Question

A police party is chasing a dacoit in a jeep which is moving at a constant speed v. The dacoit is on a motorcycle. When he is at a distance x from the jeep, he accelerates from rest at a constant rate$\alpha $. Which of the following relations is true, if the police is able to catch the dacoit?
(a) ${v^2} \leqslant \alpha x$
(b ${v^2} \leqslant 2\alpha x$
(c) ${v^2} \geqslant 2\alpha x$
(d) ${v^2} \geqslant \alpha x$

Answer 1

Hint: The above problem can be solved by using the principle of kinematics. The police would catch the dacoit if the police cover the distance that is equal to the distance covered by the dacoit plus the initial distance between the car and jeep in the same duration.

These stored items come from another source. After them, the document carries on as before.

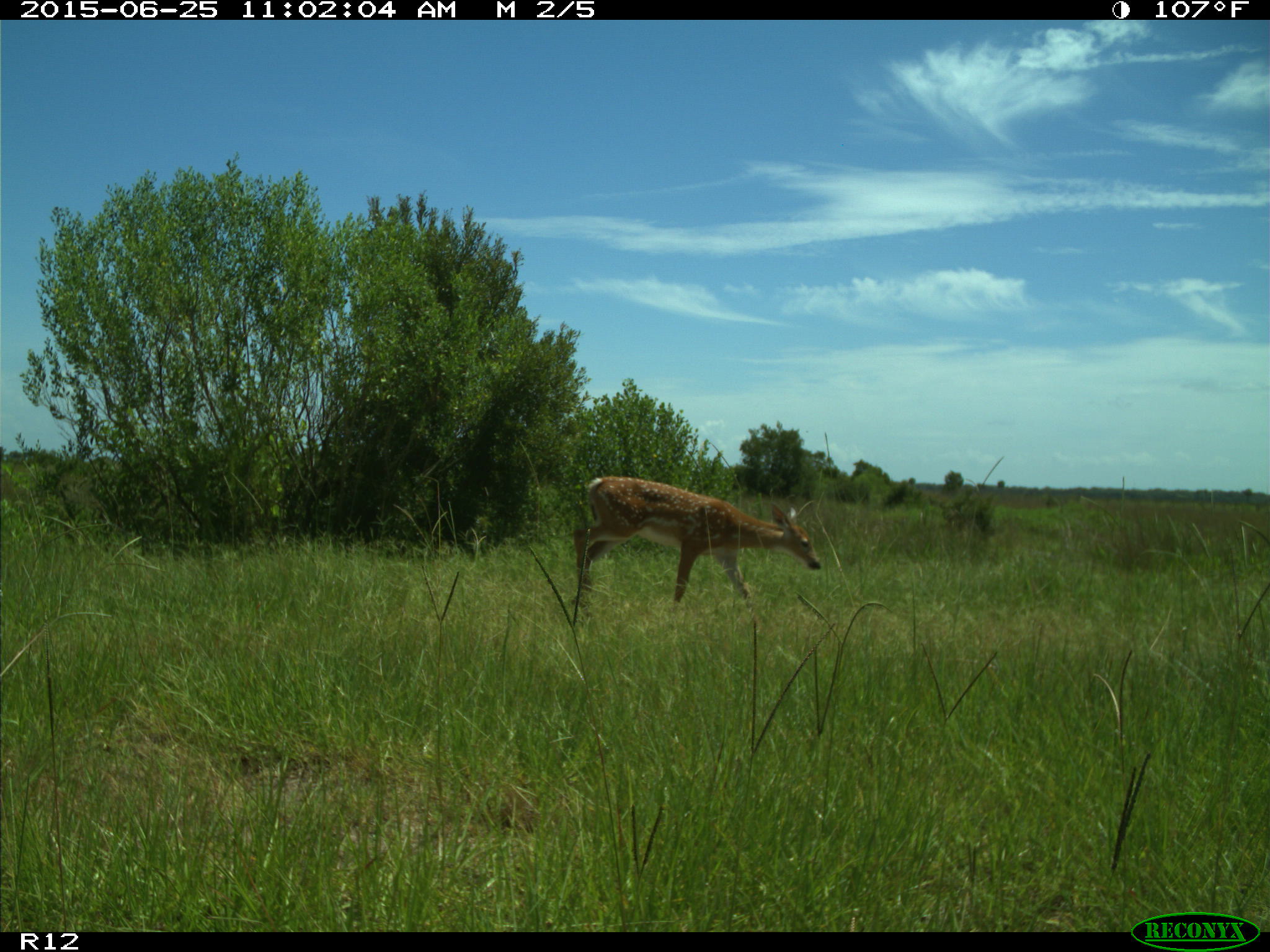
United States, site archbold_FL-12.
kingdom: Animalia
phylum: Chordata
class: Mammalia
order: Artiodactyla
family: Cervidae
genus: Odocoileus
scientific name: Odocoileus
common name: deer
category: unidentified deer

Complete step by step answer
Given: The speed of the dacoit is v, the initial distance between the jeep and motorcycle is x, the acceleration of the motorcycle is $\alpha $.
The distance covered by the dacoit on the motorcycle is given as:
$d = vt......\left( 1 \right)$
The distance covered by the jeep to catch the dacoit is given as:
$X = \dfrac{1}{2}a{t^2} + x......\left( 2 \right)$
Equate the equation (1) and equation (2) to find the required relation.
$X = d$
$\dfrac{1}{2}\alpha {t^2} + x = vt$
$\alpha {t^2} + 2x = 2vt$
$\alpha {t^2} - 2vt + 2x = 0......\left( 3 \right)$
The police catch the dacoit if the roots of the quadratic equation (3) are real and unequal. The discriminant of the quadratic equation for real and unequal roots is given as:
$D \geqslant 0$
The discriminant of the quadratic equation (3) is given as:
${\left( { - 2v} \right)^2} - 4\left( \alpha \right)\left( {2x} \right) \geqslant 0$
${v^2} - 2\alpha x \geqslant 0$
${v^2} \geqslant 2\alpha x$

Thus, the true relation for catching the dacoit is ${v^2} \geqslant 2\alpha x$ and the option (c) is the correct answer.

Note: The above problem can also be solved by using the concept of the relative motion. The dacoit can be assumed stationary at some separation and police moves relative to the dacoit.